当初は生粋のオフロードマシンであった同車であったが、1990年代後半に入ると最大の特徴である幅太タイヤが人気を博し、若者による街乗り用のカスタムベースマシンとして人気となった。4台を配備(他にYAMAHAセロー225およびHONDA TLM220)している静岡市オフロードバイク隊では、「後輪の幅が太いため、砂地やぬかるんだ路面の走行に適している」が、「重量(特に後輪)があるため、HONDA TLM220のように段差を越える走行は難しい」としている。また「最近は街用に改造された車体の人気が高く、オフロード車としての使用が珍しい」とも書かれている。

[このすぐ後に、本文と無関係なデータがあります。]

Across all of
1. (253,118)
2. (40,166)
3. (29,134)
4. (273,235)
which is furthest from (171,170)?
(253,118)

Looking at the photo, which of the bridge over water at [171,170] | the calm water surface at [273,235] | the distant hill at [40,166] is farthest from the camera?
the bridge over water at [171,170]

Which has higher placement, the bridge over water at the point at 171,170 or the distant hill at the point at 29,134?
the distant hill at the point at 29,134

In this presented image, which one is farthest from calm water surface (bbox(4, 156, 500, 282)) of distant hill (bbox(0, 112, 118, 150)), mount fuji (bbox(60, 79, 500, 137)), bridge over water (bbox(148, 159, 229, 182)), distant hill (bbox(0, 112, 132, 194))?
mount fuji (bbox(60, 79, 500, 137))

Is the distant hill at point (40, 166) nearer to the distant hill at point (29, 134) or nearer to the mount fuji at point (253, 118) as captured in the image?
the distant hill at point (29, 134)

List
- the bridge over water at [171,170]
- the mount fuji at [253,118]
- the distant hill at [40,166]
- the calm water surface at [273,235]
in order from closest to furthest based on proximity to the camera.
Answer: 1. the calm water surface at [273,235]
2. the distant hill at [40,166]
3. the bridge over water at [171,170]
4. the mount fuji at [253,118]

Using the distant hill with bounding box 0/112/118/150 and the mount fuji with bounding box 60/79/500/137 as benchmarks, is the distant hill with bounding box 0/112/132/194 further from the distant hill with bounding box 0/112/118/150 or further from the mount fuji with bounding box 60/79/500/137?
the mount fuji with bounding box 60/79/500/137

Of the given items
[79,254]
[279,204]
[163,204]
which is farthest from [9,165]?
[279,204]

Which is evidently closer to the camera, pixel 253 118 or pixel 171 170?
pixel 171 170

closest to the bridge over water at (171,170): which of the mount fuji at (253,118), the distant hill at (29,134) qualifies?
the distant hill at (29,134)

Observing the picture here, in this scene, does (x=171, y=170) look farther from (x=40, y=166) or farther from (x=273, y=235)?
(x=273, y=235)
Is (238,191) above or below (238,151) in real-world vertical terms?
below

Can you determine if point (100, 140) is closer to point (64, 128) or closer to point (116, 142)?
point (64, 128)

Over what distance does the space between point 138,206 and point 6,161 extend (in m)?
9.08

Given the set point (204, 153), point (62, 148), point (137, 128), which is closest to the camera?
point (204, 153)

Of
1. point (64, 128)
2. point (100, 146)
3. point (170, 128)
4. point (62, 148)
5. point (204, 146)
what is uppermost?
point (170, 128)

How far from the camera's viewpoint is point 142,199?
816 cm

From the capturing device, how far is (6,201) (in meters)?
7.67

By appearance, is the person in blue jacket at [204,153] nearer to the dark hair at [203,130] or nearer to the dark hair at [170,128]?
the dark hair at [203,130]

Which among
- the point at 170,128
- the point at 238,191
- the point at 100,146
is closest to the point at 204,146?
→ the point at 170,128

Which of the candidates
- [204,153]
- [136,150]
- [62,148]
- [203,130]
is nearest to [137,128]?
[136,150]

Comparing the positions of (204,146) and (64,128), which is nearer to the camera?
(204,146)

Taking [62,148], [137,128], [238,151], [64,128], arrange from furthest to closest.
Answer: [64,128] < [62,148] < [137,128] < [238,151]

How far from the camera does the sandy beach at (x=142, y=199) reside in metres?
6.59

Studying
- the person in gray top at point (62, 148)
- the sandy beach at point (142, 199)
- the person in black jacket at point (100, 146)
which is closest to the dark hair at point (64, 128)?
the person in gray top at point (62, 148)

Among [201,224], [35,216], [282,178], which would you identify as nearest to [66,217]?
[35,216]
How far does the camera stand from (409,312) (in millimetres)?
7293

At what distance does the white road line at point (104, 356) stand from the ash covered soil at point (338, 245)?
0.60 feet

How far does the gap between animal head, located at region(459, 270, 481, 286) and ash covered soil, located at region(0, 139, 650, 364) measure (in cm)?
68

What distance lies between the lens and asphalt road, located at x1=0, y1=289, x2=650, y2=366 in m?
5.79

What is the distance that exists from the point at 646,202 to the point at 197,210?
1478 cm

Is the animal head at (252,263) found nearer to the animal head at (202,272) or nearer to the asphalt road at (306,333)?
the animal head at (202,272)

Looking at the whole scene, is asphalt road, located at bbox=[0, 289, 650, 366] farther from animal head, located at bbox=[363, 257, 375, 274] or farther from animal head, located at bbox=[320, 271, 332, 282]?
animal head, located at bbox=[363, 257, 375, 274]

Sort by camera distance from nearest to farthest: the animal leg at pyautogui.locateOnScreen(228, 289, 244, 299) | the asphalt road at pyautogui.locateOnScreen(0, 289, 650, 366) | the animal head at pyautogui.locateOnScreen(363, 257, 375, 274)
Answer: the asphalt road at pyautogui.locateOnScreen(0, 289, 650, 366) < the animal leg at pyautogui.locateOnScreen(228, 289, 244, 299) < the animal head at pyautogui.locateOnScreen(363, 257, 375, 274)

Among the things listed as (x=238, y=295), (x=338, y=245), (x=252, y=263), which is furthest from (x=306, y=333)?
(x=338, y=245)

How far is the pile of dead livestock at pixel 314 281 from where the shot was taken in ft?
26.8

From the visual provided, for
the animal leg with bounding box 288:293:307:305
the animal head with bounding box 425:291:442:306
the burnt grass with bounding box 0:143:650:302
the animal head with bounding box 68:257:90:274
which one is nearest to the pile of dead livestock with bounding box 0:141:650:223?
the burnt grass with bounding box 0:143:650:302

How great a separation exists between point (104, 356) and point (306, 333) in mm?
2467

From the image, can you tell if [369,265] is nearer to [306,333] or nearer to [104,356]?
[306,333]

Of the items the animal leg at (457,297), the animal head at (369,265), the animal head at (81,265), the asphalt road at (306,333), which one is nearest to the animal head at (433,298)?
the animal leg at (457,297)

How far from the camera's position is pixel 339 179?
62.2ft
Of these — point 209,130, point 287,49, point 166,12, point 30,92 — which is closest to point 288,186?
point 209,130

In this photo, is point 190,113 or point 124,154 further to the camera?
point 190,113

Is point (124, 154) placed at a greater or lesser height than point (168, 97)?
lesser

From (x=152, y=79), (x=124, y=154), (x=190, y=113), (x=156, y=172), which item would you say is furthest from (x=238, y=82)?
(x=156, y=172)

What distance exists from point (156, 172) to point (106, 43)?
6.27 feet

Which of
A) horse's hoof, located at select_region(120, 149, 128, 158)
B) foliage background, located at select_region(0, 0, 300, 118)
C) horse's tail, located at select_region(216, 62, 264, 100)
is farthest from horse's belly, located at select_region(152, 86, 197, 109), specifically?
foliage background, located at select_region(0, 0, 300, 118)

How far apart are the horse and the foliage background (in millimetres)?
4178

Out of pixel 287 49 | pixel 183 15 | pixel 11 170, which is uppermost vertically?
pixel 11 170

1990年代半ば、東京都杉並区のオートバイ屋(有)モトショップ五郎が手掛けたカスタマイズに代表される「ストリートカスタム」という新たなジャンルが注目を集め、街中でカスタムしたTWに乗る人のことを指す「ティーダバー」、またバッテリーレス化などでわざと車体をスカスカに見せるカスタムを指す「スカチューン」などの単語を生み出した。若者を中心に広まっていったTWのスカチューンは、テレビドラマ『ビューティフルライフ』に登場したことから更に人気を得た。その後も排気量を拡大するなどして販売され続けていたが、規準が強化された排ガス規制の施行に伴い2008年に国内仕様車の生産終了が公表された。これの補足としては、燃料供給にキャブレターを採用しており、2008年以降も継続販売するには、莫大な開発費用と時間が見込まれる電子制御燃料噴射の導入と排ガス浄化システム(触媒等)の採用が不可欠な為、経営判断に依り決定された。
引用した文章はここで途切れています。